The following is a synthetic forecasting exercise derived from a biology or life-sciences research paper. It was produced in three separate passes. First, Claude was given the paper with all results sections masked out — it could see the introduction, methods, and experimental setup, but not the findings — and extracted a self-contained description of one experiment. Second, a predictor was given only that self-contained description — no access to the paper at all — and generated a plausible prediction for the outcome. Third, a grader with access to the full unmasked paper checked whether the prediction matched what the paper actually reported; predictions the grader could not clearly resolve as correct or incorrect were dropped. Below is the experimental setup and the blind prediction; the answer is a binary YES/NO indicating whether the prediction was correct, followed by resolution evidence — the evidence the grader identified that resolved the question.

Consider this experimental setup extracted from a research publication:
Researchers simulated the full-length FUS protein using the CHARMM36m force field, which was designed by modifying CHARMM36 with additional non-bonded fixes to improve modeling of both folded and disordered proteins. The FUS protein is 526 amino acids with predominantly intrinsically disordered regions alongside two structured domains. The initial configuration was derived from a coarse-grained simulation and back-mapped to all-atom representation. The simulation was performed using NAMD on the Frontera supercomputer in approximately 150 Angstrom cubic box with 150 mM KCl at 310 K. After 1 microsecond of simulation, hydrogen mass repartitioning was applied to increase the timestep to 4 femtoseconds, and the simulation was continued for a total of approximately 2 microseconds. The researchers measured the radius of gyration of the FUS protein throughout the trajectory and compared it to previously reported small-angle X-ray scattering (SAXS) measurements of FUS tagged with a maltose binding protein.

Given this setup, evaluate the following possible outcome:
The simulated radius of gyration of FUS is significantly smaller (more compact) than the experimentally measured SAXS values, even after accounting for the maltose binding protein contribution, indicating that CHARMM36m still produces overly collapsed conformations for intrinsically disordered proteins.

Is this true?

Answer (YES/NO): YES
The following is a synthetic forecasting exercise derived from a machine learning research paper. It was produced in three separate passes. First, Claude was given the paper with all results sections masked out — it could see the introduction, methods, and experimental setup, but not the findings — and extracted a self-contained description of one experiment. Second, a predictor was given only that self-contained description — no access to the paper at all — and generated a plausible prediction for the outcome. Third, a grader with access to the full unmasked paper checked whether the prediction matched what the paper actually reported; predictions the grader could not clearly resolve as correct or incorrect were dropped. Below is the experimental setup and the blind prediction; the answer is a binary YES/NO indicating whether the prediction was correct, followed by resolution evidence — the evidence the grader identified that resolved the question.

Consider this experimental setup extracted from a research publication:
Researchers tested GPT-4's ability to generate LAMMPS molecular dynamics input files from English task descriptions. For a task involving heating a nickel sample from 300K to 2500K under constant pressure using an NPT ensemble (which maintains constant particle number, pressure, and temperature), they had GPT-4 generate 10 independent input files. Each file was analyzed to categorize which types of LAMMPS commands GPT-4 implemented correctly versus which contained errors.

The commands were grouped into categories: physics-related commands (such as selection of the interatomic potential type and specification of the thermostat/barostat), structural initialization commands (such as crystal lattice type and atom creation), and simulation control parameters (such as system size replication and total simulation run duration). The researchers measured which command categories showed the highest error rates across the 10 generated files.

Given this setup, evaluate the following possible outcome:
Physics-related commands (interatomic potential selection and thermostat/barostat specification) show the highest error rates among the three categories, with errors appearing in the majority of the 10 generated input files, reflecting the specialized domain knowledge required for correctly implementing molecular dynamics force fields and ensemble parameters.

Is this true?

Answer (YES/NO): NO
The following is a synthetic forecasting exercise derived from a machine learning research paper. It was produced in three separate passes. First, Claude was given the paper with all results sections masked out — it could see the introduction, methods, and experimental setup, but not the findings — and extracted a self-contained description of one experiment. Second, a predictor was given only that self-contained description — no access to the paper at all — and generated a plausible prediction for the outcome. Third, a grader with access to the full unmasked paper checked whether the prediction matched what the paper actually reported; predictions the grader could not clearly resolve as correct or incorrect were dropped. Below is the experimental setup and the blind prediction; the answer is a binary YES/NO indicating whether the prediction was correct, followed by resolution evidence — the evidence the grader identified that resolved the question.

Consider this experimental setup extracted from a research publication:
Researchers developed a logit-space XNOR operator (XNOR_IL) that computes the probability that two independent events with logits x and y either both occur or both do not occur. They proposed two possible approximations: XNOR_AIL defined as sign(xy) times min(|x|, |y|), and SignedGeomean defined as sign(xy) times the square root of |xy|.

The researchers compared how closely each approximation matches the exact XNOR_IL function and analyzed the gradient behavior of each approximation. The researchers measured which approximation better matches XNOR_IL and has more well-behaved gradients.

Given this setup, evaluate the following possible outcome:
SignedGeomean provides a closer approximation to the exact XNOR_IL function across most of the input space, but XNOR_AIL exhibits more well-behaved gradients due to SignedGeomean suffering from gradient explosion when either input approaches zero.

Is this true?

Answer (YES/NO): NO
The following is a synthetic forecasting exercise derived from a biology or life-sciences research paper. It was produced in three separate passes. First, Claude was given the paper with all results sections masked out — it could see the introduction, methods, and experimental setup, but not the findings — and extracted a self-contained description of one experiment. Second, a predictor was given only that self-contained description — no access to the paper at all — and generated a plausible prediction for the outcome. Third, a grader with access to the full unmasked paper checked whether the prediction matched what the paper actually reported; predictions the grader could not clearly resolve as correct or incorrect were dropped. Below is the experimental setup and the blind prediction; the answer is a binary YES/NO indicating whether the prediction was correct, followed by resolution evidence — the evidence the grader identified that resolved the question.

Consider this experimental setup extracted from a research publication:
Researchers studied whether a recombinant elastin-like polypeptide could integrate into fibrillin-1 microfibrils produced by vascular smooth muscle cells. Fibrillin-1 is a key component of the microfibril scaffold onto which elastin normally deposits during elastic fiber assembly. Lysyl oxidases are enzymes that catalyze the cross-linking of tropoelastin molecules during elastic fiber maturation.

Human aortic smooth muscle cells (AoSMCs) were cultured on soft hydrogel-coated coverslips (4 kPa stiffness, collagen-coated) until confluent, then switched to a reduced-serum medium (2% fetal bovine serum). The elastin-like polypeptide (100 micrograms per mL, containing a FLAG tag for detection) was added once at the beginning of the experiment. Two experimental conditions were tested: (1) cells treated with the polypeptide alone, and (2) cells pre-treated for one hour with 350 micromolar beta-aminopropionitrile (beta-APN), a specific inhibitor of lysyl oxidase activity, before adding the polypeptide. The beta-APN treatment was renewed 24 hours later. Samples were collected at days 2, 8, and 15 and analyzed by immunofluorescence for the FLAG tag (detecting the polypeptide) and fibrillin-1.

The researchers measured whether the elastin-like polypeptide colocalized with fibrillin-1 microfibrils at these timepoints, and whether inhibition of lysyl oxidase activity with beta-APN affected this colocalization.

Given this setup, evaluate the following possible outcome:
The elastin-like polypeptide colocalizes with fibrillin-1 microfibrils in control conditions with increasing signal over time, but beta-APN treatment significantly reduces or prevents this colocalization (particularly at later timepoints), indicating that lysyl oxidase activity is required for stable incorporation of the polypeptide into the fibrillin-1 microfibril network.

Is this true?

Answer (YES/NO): NO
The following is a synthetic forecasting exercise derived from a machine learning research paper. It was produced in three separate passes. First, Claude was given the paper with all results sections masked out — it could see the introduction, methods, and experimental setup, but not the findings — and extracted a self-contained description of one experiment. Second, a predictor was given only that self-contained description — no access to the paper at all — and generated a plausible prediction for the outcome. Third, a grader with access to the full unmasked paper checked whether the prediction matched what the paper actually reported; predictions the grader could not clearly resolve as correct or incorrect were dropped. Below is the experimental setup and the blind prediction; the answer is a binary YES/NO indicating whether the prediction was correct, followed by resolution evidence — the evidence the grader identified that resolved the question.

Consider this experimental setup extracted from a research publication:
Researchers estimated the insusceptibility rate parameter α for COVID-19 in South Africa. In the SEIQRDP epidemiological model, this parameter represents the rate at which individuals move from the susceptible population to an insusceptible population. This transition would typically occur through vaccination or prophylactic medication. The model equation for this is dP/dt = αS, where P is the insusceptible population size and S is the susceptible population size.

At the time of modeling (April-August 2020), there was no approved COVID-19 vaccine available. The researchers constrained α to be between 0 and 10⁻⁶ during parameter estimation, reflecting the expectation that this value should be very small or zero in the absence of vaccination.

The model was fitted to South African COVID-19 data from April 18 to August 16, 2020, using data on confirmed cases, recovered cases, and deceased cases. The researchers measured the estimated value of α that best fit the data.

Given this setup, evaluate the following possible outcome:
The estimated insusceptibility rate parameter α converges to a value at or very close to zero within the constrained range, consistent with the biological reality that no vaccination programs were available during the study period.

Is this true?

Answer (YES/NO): NO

§ **AIM OF THE TASK**: The response must contain exactly the lines from the one with "The model was" to the end of the entries above, both included, and nothing more.

§ **SOLUTION FOR THIS PROBLEM**:
The model was fitted to South African COVID-19 data from April 18 to August 16, 2020, using data on confirmed cases, recovered cases, and deceased cases. The researchers measured the estimated value of α that best fit the data.

Given this setup, evaluate the following possible outcome:
The estimated insusceptibility rate parameter α converges to a value at or very close to zero within the constrained range, consistent with the biological reality that no vaccination programs were available during the study period.

Is this true?

Answer (YES/NO): NO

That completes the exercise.